Automatic derivation with numpy and PyTorch, torch Implementation of two-layer neural network based on NN Library

Realize the step-by-step deepening from manual derivation to automatic derivation and then to the model.

Implementation of two-layer neural network with numpy

A fully connected ReLU neural network, a hidden layer, no bias, L2 Loss (h is hidden layer, ReLU activation function):

h = W 1 X + b 1 h = W_1 X + b_1 h=W1X+b1
h r e l u = m a x ( 0 , h ) h_relu = max(0, h) hrelu=max(0,h)
y h a t = W 2 a + b 2 y_{hat} = W_2 a + b_2 yhat=W2a+b2

When implemented below b 1 b_1 b1, b 2 b_2 b2 ＾ are all 0, and there is no bias bias bias.

This implementation completely uses numpy to calculate forward neural network, loss, and back propagation.
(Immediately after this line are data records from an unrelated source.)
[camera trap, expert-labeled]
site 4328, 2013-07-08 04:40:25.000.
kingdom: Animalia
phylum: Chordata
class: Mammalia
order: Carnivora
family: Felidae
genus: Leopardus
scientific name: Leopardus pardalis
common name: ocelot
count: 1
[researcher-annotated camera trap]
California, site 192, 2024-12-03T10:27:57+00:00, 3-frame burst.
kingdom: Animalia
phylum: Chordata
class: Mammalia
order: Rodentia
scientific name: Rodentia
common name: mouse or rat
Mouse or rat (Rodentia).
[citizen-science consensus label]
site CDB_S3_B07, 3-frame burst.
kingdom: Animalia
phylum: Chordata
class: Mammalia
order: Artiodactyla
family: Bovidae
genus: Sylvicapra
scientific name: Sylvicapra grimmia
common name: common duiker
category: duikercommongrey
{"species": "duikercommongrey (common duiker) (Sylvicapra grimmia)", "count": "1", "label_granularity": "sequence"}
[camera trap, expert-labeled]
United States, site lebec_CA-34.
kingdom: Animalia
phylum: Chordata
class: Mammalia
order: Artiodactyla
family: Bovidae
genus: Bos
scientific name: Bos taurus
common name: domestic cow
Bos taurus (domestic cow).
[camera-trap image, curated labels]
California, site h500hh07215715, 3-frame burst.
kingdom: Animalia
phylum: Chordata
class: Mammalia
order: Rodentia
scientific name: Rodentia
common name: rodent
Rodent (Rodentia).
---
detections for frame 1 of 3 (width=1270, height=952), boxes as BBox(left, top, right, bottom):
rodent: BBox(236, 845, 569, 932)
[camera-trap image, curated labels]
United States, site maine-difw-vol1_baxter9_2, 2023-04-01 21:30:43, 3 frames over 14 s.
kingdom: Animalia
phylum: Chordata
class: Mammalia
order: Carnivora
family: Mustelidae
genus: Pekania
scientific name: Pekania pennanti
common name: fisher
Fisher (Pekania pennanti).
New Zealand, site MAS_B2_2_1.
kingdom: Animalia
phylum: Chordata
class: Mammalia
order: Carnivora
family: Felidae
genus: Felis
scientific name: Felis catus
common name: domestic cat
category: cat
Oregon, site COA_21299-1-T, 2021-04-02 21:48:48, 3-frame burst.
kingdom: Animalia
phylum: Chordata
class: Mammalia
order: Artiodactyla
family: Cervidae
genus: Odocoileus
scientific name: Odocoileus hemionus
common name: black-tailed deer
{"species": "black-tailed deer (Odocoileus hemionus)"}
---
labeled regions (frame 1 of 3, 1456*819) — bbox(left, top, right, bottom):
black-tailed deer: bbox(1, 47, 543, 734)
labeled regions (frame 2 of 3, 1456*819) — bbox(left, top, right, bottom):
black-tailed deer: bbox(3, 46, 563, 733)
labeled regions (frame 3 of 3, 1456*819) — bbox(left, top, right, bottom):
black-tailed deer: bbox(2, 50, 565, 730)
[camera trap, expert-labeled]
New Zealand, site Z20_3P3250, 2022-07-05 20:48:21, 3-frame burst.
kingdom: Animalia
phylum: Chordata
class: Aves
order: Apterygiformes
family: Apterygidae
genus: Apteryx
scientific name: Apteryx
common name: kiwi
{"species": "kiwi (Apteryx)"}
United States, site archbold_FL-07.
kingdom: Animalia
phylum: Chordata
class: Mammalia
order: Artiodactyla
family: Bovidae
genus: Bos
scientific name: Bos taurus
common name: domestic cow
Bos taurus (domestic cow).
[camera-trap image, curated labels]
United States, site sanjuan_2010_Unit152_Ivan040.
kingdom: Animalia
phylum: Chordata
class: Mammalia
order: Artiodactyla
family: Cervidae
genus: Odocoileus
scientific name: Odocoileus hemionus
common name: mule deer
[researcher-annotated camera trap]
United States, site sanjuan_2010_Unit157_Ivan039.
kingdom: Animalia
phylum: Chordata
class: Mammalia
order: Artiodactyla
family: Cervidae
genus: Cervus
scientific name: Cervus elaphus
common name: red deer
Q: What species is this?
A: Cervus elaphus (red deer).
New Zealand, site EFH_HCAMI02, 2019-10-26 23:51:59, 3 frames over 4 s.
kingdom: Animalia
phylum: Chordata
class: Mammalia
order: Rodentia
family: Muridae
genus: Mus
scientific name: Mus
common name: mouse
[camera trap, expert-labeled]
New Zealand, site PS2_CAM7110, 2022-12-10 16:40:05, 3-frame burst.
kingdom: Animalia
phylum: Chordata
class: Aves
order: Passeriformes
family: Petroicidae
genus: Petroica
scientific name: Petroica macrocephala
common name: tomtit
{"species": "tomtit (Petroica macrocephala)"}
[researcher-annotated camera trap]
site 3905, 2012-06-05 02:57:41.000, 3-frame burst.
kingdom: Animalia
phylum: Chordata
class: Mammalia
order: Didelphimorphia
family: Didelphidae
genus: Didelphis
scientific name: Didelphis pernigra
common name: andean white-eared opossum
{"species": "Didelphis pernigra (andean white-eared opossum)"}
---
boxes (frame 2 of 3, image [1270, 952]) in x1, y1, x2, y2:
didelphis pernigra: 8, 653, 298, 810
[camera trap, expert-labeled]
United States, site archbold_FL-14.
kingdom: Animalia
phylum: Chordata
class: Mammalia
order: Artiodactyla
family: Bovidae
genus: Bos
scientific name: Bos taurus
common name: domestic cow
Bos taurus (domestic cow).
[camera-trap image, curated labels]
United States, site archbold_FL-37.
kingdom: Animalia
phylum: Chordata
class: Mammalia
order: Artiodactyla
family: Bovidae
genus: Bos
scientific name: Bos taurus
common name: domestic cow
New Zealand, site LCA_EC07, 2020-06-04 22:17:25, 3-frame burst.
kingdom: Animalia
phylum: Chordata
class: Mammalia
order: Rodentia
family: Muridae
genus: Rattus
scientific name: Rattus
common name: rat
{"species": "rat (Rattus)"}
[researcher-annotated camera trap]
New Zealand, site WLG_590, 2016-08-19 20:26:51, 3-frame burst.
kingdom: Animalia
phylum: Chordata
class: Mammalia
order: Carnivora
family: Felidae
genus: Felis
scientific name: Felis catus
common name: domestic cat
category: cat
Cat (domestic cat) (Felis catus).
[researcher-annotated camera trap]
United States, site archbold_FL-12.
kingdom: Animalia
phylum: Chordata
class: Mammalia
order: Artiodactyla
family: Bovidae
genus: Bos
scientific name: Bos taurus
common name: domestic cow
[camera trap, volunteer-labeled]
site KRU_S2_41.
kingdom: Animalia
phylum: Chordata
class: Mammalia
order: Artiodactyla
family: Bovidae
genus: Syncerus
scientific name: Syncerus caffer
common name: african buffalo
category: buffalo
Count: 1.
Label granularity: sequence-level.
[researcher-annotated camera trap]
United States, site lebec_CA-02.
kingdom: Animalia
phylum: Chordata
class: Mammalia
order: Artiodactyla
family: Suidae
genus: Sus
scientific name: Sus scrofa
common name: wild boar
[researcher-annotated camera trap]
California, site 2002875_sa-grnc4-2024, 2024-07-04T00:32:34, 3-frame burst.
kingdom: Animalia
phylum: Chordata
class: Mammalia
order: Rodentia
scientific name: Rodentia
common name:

numpy ndarray is an ordinary n-dimensional array. It does not know any knowledge about deep learning or gradient, nor does it know the calculation graph. It is just a data structure used to calculate mathematical operations.

import numpy as np

N, D_in, H, D_out = 64, 1000, 100, 10 #64 training data (just a batch). The input is 1000 dimensions, the hidden is 100 dimensions and the output is 10 dimensions

'''Randomly create some training data'''
X = np.random.randn(N, D_in)
y = np.random.randn(N, D_out)

W1 = np.random.randn(D_in, H)  #1000 to 100 dimensions
W2 = np.random.randn(H, D_out)  #100 to 10 dimensions

learning_rate = 1e-6

for t in range(500):  #Do 500 iterations
    '''Forward propagation( forward pass)'''
    h = X.dot(W1)  # N * H
    h_relu = np.maximum(h, 0)  #Activation function, N * H
    y_hat = h_relu.dot(W2)  # N * D_out
    
    '''Calculation loss function( compute loss)'''
    loss = np.square(y_hat - y).sum()  #Mean square error, ignoring ÷ N
    print(t, loss)  #Print loss per iteration
    
    '''Backward propagation( backward pass)'''
    #Calculate the gradient (torch is not used here. The most common chain derivative is used to get d{loss}/dX)
    grad_y_hat = 2.0 * (y_hat - y)  # d{loss}/d{y_hat}，N * D_out
    grad_W2 = h_relu.T.dot(grad_y_hat)  #Look at the third formula in forward propagation, d{loss}/d{W2}, H * D_out
    grad_h_relu = grad_y_hat.dot(W2.T)  #Look at the third formula in forward propagation, d{loss}/d{h_relu}, N * H
    grad_h = grad_h_relu.copy()  #This is the case when H > 0, d{h_relu}/d{h}=1
    grad_h[h<0] = 0  # d{loss}/d{h}
    grad_W1 = X.T.dot(grad_h)  #Look at the first expression in forward propagation, d{loss}/d{W1}
    
    '''Parameter update( update weights of W1 and W2)'''
    W1 -= learning_rate * grad_W1
    W2 -= learning_rate * grad_W2

0 36455139.29176882
1 35607818.495988876
2 36510242.60519045
3 32972837.109358862
4 23623067.52618093
5 13537226.736260608
6 6806959.784455631
7 3501526.30896816
8 2054356.1020693523
9 1400230.6793163505
...
490 3.4950278045838633e-06
491 3.3498523609301454e-06
492 3.210762995939165e-06
493 3.0774805749939447e-06
494 2.9500114328045522e-06
495 2.827652258736098e-06
496 2.710379907890261e-06
497 2.5980242077038875e-06
498 2.490359305069476e-06
499 2.387185101594446e-06

We can see that the final loss is getting smaller and smaller. Now let's take a look at the proximity between the predicted value and the real value

y_hat - y

array([[ 9.16825615e-06, -1.53964987e-05,  6.58365129e-06,
        -3.08909604e-05,  1.05735798e-05,  1.73376919e-05,
         2.63084233e-06, -1.11662576e-05,  1.06904464e-05,
        -1.71528894e-05],
       ...
       [-5.79062537e-06, -1.74789200e-05,  5.27619647e-06,
        -7.82154474e-06,  3.39896752e-06,  1.08366770e-05,
         8.28712496e-06, -8.88009103e-06,  5.78585909e-06,
        -1.14913078e-05]])

It can be seen that their difference is very small, that is, we are successful.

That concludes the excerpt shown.